I put on a flannel shirt and a pair of jeans, Minnesota Twins cap over my close-cropped head and drive out U.S. 2 to the Riverside Café where I order steak and fries and a cold beer. The food hits my gut like chunks of concrete and the beer gives me a headache, but I feel better.

It’s odd, but my cancer symptoms seem to be receding somewhat as of late. Replaced by this mental state feels like the edge of madness: a whirlpool of doubt, frustration, fear and unfocused rage. And now it seems it’s coming to a head. 

I guess I can live with that.

I leave a twenty on the $14.50 dinner bill and exit the café. On the return drive I get the urge to hit the bars downtown and maybe push down my second ugly head. 

Back in the day I was just a peace-loving guy interested in getting along with people.
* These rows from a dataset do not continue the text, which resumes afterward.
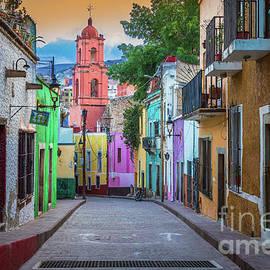 Guanajuato Backstreet by Inge Johnsson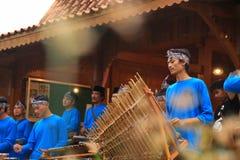 Игроки Angklung в действии на событии стоковое изображение rf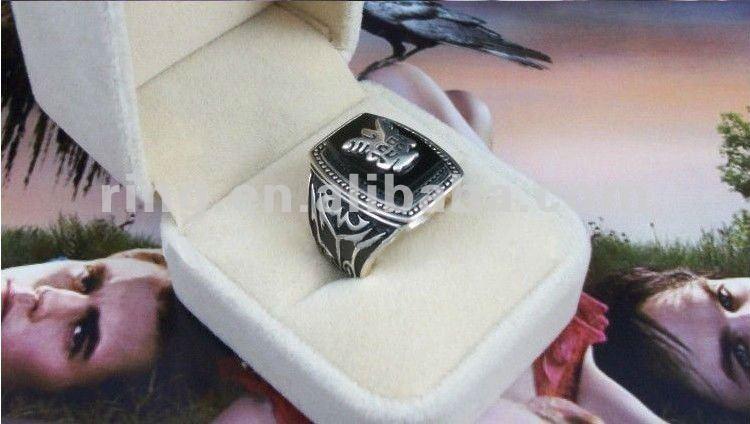 Alaric Saltzman Ring Replica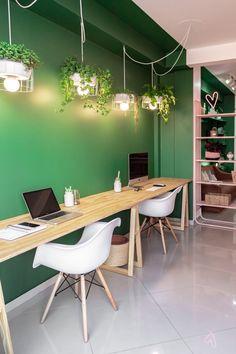 Espaço de 24 m² da agência King é revigorado por Matheus Ilt a partir de soluções baratas, ideias criativas e tons joviais de rosa e verde. Leia na Haus.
You know, that “come on people now, smile on your brother” stuff.  Make love not war.  Peace, Pussy, Pot and Perversion... all those old slogans. 

I guess they didn’t work for me. 

Trying to be thoughtful and measured, disciplined and rational in my actions, I go home to the little box. It’s dusk and the street is quiet. Strangely, I have the thought that it might be a good neighborhood to raise kids. The air is cool, calm and dry.

I put on a worn pair of Redwing work boots and slip on a T-shirt with “Live Free or Die” printed on the front like someone wrote it with blood. I put the flannel shirt back on, leave it open and stick the gun underneath it at the small of my back.